======== Kaynak metin

9) HAZİNECİLER TEDİRGİN

(28 Ağustos) Ondan sonra 28 Ağustos'ta ekonomik gelişmelerle ilgili bir basın toplantısı yapıyorum. Güneş Bey, Maliye Bakanı, Merkez Bankası Başkanı var. Güneş Bey'in odasında konuşuyoruz. Bu bilgiyi onlara da aktarıyorum, yani diyorum ki, ‘‘Şimdi ben de doğrudan ilişkiyi araştırıyorum.’’ O aşamada yani 28 Ağustos'ta daha o zaman Hazine'nin Türkbank'a onayı verilmemiş. Ben arkadaşlara dedim ki, ‘‘Adamın iddiası bu. Araştırıyoruz ve doğrudan tespit etmeye çalışıyoruz.’’ Güneş Bey dedi ki, ‘‘Bu normal bir ihale değil, bu banka ihalesi biz bunu her aşamada şey yapabiliriz, bankalar kanunu bunu sağlıyor, siz ne zaman tespit ederseniz biz gereğini yapabiliriz.’’

10) YİĞİT BANA 'MEDYAYA GİRİYORUM' DEDİ

(11 Eylül) Yiğit, beni daha sonra bir daha aradı. İhale bitmişti. Bir kere telefonda konuştuk. Bana ‘‘Kanal 6'yı aldım. Şimdi de Milliyet'i, Yeni Yüzyıl'ı alıyorum.’’ Bunları bana niye söylüyor diye düşündüm ve dedim ki, ‘‘Bu adamın bu bankayı alacak parası yok bizden kamu bankalarından para isteyecek.’’ Hiçbir kamu bankasında ne kredi, ne de mektup almasına izin vermedim. Yiğit ile bir kere de yüzyüze görüştük. Yüzyüze görüşme 11 Eylül tarihinde olabilir.

11) İLİŞKİYİ AKTAŞ'A İTİRAF ETTİ

(30 Eylül) Bu şahıs İçişleri Bakanımız Aktaş'ı da ziyaret etti. Sayın Aktaş, bu görüşmede Yiğit'in bana söylediğinin aksine o şahısla (Çakıcı) ile daha ileri bir ilişkisi olduğunu tespit ettiğini söyledi.

12) ECEVİT'LE İHALEYE İPTAL KARARI VERDİK

(5 Ekim) Bunun üzerine Kutlu Bey, sayın Ecevit, ben oturduk, dedik ki: ‘‘Bu adam hakkında söylenenler doğrudur. Bizzat kendi ifadesiyle farklı konuştuğuna göre, doğru konuşmuyor. Biz Türkbank'ın buna verilmemesini kararlaştırdık ve telefon açtık kesilikle buna verilmeyecek. Güneş'in Washington'da olduğu bir tarih.

================

» Görev tanımı 1:
Kaynak metne göre:
(a) 28 Ağustos'taki görüşme kimin odasında yapıldı?
(b) Yiğit telefonda hangi kanalı aldığını söyledi?
(c) Yiğit'in ziyaret ettiği İçişleri Bakanı kimdir?
Kaynak metin ile kayıtlar birbirinden farklı kaynaklardan alınmıştır.

======== Görev verileri

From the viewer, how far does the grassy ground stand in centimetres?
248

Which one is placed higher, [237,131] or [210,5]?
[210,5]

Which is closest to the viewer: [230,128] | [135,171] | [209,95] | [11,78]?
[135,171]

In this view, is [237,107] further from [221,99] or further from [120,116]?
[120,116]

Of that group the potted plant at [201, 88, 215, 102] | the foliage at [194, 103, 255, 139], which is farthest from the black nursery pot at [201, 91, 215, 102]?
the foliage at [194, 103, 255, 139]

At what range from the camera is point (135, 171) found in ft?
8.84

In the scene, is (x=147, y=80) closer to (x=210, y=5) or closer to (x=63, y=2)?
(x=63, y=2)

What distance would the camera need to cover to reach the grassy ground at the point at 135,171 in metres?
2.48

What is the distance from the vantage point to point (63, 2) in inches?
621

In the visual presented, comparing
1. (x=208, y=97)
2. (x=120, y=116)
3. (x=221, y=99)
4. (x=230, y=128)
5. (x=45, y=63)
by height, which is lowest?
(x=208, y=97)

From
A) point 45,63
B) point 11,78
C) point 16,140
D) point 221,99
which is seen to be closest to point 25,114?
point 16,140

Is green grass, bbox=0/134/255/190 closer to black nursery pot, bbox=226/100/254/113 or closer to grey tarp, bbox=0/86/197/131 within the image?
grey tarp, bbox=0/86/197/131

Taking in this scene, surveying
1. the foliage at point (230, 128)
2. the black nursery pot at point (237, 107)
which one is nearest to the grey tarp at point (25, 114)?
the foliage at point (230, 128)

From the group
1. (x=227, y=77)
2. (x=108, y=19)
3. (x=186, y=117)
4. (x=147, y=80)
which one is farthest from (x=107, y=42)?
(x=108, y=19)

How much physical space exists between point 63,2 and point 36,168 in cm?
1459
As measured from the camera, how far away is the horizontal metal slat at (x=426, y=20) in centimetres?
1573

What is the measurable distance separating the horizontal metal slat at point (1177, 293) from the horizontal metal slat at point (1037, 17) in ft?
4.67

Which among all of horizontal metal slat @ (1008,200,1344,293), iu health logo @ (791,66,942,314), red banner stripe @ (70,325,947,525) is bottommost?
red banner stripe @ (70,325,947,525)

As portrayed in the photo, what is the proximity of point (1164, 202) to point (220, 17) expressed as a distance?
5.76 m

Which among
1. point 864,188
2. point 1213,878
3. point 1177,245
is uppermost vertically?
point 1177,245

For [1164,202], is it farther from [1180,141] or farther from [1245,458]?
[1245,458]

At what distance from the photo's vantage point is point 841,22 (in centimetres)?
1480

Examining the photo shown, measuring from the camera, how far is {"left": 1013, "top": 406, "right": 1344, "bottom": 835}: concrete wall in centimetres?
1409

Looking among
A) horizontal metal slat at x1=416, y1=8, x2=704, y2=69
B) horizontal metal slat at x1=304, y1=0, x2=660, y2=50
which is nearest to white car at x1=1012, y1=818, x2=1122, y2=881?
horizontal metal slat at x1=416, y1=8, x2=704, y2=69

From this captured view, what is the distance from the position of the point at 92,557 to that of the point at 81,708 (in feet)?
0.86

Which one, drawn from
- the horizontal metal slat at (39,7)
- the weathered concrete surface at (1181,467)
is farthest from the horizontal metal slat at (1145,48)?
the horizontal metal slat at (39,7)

================

» Görev tanımı 2:
Kayıtlarda "viewer" dizesini içeren kaç satır var? Büyük-küçük harf ayrımı dikkate alınır; yalnızca sayıyı verin.

» Beklenen çıktı 1:
(a) Güneş Bey'in odasında.
(b) Kanal 6'yı.
(c) Aktaş.

» Beklenen çıktı 2:
2